Records from a spatial question set:
==*==

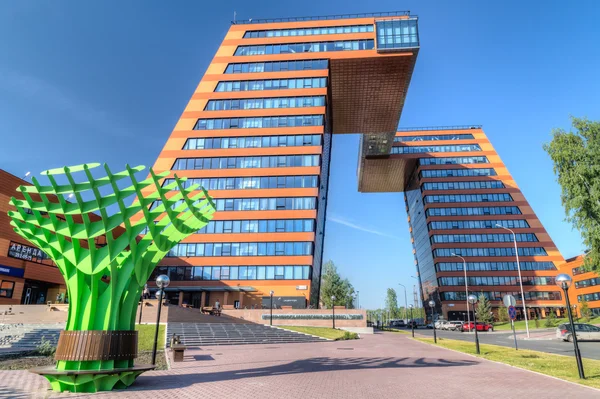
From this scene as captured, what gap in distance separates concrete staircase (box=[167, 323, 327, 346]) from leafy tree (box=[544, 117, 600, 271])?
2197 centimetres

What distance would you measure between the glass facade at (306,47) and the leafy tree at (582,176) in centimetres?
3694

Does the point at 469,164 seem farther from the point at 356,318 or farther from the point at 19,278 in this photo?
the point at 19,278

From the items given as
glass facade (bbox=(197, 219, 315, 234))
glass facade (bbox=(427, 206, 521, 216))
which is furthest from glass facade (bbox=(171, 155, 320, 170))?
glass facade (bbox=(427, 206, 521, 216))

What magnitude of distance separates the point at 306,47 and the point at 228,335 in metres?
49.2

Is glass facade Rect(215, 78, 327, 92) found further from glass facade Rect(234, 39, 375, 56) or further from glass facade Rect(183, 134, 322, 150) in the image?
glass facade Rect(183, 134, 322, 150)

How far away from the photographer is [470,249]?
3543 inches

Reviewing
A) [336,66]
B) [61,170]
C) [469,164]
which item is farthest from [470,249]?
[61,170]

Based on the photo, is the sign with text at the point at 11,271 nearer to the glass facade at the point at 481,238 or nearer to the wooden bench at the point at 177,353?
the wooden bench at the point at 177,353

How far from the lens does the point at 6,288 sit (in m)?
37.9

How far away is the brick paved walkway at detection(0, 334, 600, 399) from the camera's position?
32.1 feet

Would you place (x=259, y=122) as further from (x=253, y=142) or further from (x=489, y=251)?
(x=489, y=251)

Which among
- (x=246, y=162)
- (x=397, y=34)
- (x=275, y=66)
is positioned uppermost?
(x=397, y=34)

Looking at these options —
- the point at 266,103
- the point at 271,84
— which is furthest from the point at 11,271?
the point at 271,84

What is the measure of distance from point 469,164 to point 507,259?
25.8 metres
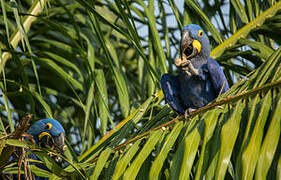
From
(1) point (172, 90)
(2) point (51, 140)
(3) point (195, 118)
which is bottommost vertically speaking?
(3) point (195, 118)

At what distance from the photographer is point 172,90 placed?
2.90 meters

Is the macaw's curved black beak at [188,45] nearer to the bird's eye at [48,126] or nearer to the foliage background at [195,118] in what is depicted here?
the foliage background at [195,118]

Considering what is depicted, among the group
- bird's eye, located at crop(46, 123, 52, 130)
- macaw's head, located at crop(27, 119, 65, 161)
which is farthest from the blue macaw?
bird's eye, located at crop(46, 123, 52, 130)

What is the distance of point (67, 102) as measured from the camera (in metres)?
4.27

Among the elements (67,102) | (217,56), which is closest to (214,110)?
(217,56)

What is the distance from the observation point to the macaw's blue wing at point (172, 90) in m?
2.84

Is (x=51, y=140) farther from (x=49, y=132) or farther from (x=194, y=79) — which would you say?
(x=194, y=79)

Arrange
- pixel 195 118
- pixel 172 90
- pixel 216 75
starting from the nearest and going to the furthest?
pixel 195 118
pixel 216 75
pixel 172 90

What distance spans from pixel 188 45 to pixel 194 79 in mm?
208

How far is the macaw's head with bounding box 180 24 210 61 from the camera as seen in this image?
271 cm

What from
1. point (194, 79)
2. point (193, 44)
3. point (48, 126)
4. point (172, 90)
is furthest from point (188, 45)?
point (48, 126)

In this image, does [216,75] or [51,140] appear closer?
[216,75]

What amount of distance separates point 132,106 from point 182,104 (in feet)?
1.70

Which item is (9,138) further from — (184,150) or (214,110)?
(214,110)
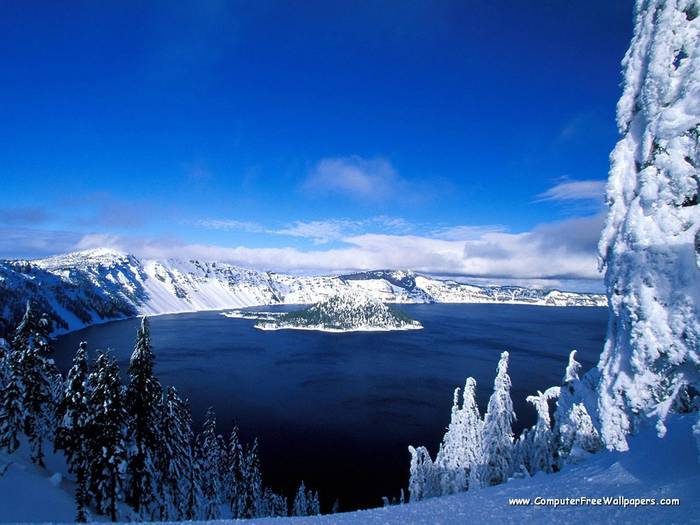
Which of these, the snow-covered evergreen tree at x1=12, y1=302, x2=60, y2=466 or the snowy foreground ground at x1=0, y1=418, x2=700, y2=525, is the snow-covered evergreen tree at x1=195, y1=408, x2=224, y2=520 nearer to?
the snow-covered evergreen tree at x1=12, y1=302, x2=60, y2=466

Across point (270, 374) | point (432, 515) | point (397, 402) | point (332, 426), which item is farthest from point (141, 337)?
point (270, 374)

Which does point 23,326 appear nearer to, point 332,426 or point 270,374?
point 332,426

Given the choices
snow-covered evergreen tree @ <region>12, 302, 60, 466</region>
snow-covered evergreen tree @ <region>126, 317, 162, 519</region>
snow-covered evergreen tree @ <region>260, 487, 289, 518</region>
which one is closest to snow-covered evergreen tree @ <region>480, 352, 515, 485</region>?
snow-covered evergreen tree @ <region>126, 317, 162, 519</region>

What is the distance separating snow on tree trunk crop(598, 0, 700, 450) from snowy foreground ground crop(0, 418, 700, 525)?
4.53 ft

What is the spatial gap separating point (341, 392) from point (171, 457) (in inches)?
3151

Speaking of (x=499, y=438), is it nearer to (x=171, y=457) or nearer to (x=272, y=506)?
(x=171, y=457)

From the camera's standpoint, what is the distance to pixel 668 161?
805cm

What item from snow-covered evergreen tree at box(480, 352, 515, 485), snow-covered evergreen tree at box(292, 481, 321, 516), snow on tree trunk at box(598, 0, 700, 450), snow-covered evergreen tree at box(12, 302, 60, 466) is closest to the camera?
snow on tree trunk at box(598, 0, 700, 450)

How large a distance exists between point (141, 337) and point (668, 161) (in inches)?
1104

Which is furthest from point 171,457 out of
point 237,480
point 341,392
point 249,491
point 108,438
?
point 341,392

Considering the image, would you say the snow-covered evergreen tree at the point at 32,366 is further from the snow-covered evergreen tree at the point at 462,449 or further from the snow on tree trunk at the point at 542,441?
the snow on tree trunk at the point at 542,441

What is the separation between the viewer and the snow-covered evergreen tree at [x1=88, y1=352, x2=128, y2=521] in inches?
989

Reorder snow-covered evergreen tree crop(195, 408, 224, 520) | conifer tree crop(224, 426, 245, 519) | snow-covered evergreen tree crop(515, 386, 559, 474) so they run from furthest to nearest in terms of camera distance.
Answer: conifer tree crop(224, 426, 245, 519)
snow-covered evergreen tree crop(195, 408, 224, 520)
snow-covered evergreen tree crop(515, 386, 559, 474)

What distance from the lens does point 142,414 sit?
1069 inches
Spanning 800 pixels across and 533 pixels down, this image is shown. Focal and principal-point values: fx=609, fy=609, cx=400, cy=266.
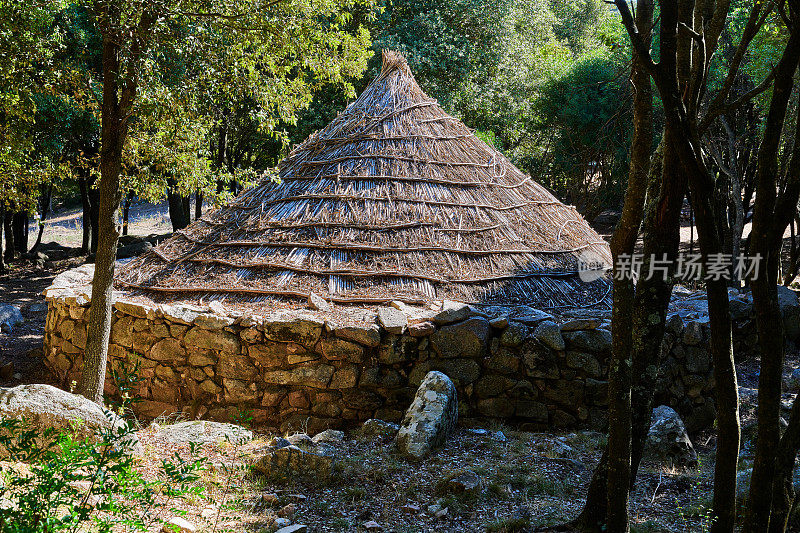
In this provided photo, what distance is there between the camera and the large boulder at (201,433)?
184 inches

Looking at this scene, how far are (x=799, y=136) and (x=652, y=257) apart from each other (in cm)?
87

==*==

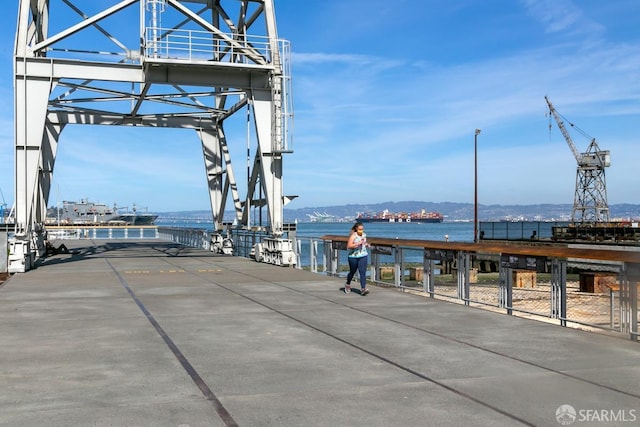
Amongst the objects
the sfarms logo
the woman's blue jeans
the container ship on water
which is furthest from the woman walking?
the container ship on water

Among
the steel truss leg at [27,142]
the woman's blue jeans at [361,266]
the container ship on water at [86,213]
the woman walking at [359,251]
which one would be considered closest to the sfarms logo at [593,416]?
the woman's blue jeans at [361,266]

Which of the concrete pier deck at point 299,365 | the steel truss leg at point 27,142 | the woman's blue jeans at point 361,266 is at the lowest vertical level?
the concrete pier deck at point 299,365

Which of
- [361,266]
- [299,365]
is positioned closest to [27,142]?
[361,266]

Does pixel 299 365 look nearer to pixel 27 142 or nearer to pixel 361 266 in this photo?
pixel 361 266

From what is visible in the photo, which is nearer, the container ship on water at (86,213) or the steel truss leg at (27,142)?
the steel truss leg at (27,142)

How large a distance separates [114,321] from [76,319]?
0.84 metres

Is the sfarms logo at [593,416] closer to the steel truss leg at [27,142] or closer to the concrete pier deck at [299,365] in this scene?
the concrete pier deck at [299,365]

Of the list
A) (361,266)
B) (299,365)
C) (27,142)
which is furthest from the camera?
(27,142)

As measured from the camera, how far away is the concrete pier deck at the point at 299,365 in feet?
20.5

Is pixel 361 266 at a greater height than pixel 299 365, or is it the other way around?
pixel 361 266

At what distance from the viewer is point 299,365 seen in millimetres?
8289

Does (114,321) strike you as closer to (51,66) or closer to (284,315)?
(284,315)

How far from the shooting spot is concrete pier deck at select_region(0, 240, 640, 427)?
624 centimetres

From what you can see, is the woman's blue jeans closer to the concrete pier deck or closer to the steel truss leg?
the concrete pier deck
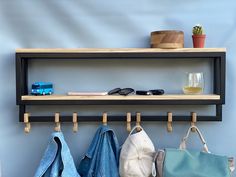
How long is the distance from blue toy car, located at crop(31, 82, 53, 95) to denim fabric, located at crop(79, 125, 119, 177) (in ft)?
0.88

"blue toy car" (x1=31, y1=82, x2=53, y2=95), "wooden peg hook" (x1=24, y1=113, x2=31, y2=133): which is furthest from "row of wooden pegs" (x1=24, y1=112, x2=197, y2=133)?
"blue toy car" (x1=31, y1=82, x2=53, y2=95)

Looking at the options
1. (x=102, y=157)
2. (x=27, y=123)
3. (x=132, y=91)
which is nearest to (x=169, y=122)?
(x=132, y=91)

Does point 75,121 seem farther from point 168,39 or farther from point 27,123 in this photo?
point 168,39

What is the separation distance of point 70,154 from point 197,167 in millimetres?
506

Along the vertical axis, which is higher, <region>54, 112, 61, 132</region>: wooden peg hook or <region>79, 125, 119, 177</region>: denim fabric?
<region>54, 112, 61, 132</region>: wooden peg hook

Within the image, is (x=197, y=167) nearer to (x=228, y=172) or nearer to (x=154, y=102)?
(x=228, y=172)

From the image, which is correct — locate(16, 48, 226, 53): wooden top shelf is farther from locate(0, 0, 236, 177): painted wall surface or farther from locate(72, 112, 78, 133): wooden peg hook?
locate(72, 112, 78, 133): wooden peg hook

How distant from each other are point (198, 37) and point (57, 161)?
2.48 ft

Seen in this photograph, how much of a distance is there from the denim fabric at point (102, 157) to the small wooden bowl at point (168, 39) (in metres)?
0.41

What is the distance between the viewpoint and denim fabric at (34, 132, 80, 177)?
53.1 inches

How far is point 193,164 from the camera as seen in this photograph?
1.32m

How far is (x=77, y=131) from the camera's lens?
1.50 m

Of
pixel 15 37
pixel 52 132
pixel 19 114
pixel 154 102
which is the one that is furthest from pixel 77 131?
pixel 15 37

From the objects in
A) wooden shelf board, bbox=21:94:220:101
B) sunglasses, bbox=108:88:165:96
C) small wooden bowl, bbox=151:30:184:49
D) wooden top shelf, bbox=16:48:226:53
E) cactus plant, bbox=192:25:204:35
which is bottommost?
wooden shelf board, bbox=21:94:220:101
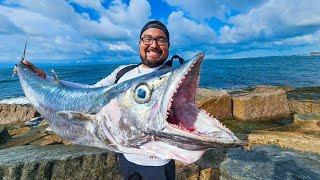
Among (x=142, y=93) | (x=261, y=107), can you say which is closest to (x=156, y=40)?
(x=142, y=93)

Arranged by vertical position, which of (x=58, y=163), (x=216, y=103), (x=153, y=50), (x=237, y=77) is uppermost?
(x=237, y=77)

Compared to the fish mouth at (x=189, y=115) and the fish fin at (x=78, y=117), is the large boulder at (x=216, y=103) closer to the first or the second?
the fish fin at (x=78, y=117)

==*==

= What is needed =
Recast the lines of the listing, starting at the line that contains "From this scene" and ending at the line that contains "25.8 metres", as a JSON list of strings with one string per line and blank lines omitted.

= Task solution =
[
  "From this scene as captured, what gap in distance separates concrete staircase (box=[167, 323, 327, 346]) from leafy tree (box=[544, 117, 600, 271])?",
  "2197 centimetres",
  "What distance would you measure between the glass facade at (306,47) and the leafy tree at (582,176) in centimetres?",
  "3694",
  "Does the point at 469,164 seem farther from the point at 356,318 or farther from the point at 19,278 in this photo?",
  "the point at 19,278",
  "From the items given as",
  "glass facade (bbox=(197, 219, 315, 234))",
  "glass facade (bbox=(427, 206, 521, 216))",
  "which is furthest from glass facade (bbox=(171, 155, 320, 170))?",
  "glass facade (bbox=(427, 206, 521, 216))",
  "What magnitude of distance separates the point at 306,47 and the point at 228,335 in metres?",
  "49.2",
  "Is glass facade Rect(215, 78, 327, 92) found further from glass facade Rect(234, 39, 375, 56) or further from glass facade Rect(183, 134, 322, 150) in the image?",
  "glass facade Rect(183, 134, 322, 150)",
  "How far away from the photographer is [470,249]?",
  "3543 inches",
  "Reviewing",
  "A) [336,66]",
  "B) [61,170]",
  "C) [469,164]",
  "which item is farthest from [470,249]?",
  "[61,170]",
  "Based on the photo, is the sign with text at the point at 11,271 nearer to the glass facade at the point at 481,238 or nearer to the wooden bench at the point at 177,353?",
  "the wooden bench at the point at 177,353",
  "How far from the lens does the point at 6,288 sit (in m)?",
  "37.9",
  "How far away is the brick paved walkway at detection(0, 334, 600, 399) from the camera's position?",
  "32.1 feet",
  "Would you place (x=259, y=122) as further from (x=253, y=142) or further from (x=489, y=251)?",
  "(x=489, y=251)",
  "Which among",
  "- (x=246, y=162)",
  "- (x=397, y=34)",
  "- (x=275, y=66)",
  "is positioned uppermost?",
  "(x=397, y=34)",
  "Looking at these options —",
  "- the point at 266,103",
  "- the point at 271,84",
  "— which is furthest from the point at 11,271?",
  "the point at 271,84",
  "What is the measure of distance from point 469,164 to point 507,259?",
  "25.8 metres"
]